## Problem statement
Check the listing below line by line and report how many lines hold "papilin", with no other words.

(Beginning of Dataset extract)

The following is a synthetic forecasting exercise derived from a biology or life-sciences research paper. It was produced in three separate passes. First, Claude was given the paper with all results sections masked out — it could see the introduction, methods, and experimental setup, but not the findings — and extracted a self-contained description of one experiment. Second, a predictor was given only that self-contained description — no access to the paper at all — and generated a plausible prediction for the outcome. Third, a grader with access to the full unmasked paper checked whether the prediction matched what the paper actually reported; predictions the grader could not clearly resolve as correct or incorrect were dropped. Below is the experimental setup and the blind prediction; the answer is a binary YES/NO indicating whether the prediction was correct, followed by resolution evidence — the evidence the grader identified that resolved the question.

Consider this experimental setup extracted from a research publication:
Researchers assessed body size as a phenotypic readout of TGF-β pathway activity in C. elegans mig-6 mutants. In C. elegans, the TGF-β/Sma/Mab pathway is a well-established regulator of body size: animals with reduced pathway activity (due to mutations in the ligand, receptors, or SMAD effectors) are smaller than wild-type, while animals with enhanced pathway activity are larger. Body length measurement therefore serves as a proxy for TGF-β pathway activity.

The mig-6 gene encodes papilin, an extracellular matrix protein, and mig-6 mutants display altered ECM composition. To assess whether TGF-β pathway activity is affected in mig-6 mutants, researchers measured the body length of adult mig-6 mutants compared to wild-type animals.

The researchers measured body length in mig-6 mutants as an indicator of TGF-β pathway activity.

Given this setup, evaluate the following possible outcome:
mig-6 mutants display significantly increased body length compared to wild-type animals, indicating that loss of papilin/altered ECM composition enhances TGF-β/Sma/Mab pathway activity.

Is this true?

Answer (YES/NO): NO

(End of Dataset extract)
(Beginning of Dataset extract)

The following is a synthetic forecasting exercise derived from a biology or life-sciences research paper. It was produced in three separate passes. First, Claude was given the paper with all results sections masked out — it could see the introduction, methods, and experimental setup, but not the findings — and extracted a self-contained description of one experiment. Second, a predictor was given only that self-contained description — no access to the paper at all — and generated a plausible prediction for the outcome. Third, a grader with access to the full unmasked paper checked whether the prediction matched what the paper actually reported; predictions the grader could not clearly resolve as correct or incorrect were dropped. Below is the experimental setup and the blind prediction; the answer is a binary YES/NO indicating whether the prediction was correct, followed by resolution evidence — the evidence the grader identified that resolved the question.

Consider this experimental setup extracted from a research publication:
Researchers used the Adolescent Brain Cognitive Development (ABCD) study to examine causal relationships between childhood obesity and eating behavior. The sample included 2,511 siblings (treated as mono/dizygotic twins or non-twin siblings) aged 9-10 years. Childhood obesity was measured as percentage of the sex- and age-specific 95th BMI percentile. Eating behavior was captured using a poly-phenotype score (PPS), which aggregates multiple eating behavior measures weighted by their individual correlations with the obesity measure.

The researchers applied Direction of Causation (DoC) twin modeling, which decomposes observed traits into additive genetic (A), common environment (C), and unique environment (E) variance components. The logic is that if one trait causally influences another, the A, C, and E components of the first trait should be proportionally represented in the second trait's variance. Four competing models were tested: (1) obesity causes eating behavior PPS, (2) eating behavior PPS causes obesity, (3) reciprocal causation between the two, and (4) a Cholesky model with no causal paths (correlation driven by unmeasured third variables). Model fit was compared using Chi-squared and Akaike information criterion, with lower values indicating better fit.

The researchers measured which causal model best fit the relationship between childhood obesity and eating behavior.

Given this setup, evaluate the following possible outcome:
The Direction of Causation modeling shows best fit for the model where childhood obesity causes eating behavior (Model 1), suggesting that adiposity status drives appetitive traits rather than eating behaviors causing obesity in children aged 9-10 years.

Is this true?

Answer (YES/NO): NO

(End of Dataset extract)

## Expected answer
2